Title: Exploring the dynamics of concepts and their dependency relations in educational resources

Abstract: Extracting dependency relations from unstructured content and visualizing the learned relations are two challenging issues in many domains. Prerequisite relations are highly relevant dependency relations in the educational domain since they convey meaning about which knowledge is needed to understand and learn new knowledge. Educational resources, such as textbooks, slides and video lectures, implicitly rely on a knowledge graph of concepts and prerequisite relations which can show different dynamics along the timeline of the textual/video content. This is because concepts’ description evolves and becomes richer along the text/video flow, involving new dependency relations with other concepts. Capturing these relations and exploring them provides means towards cognition and AI-powered services. In this talk I will present our research on this topic and some exploration techniques that we used to support the definition of our algorithms for knowledge extraction.

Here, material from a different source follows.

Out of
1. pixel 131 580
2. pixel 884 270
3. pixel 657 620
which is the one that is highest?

Bio: Ilaria Torre is an Associate Professor at the Department of Informatics, Bioengineering, Robotics and Systems Engineering in Genoa University. In 2003 she obtained her Ph.D at the Department of Computer Science in Turin University, with a dissertation on User Modelling and Adaptive Systems. Her main research interests include intelligent user interfaces, adaptive systems, recommender systems and ubiquitous systems. Over the years, she worked on the application of HCI and AI in various fields, including technology-enhanced learning, cultural heritage, tourism, smart cities, and privacy management – formerly in Turin University and then in Genoa University. She is author of a book and published over 80 papers in international journals and conference proceedings. In 2020 she has been General Chair of the ACM UMAP Conference on User Modeling, Adaptation and Personalization. She is Senior Program Committee Member for the ACM IUI Conference on Intelligent User Interfaces and over the years she served as a PC member of several conferences including ACM UMAP, ACM IUI, Interact, and ACM RecSys. She is an Associate Editor of AI for Human Learning and Behavior Change, specialty section of Frontiers in Artificial Intelligence, and Guest Editor of a Special Section for the IEEE Transactions on Learning Technologies Journal. Se organized and co-chaired several workshops, including IUadaptMe (ACM UMAP 2018), IoTAAL (IEEE GIobal IoT Summit 2017), and SmartLearn (ACM IUI 2017).